* **The data**:
____

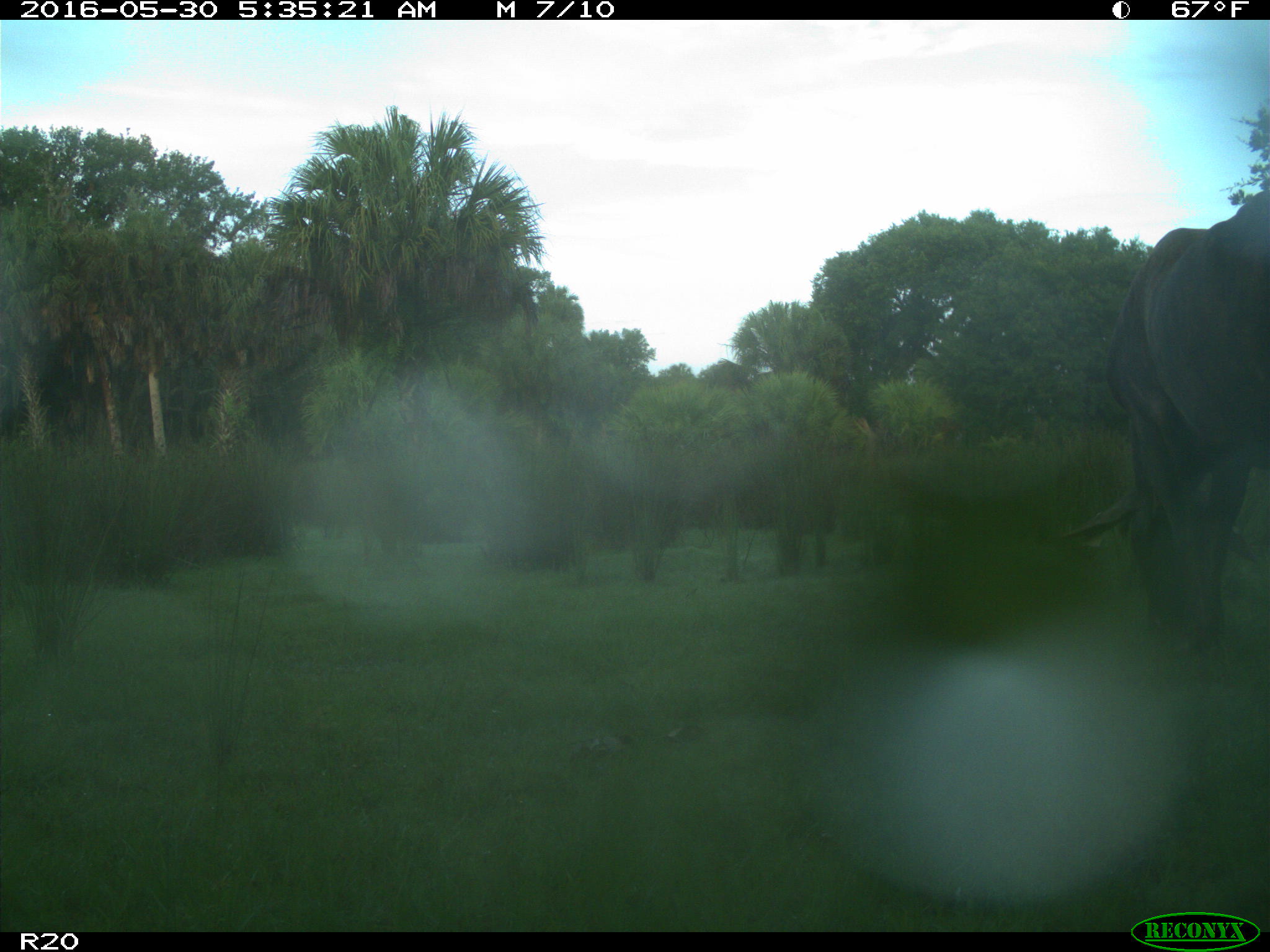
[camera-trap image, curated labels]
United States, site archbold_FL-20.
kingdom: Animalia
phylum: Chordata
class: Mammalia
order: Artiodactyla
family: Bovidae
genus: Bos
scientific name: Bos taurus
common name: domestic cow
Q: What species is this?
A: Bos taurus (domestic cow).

____

* **Problem**: Output the records above exactly, leaving out pictures.

* **Your response**:
[camera-trap image, curated labels]
United States, site archbold_FL-20.
kingdom: Animalia
phylum: Chordata
class: Mammalia
order: Artiodactyla
family: Bovidae
genus: Bos
scientific name: Bos taurus
common name: domestic cow
Q: What species is this?
A: Bos taurus (domestic cow).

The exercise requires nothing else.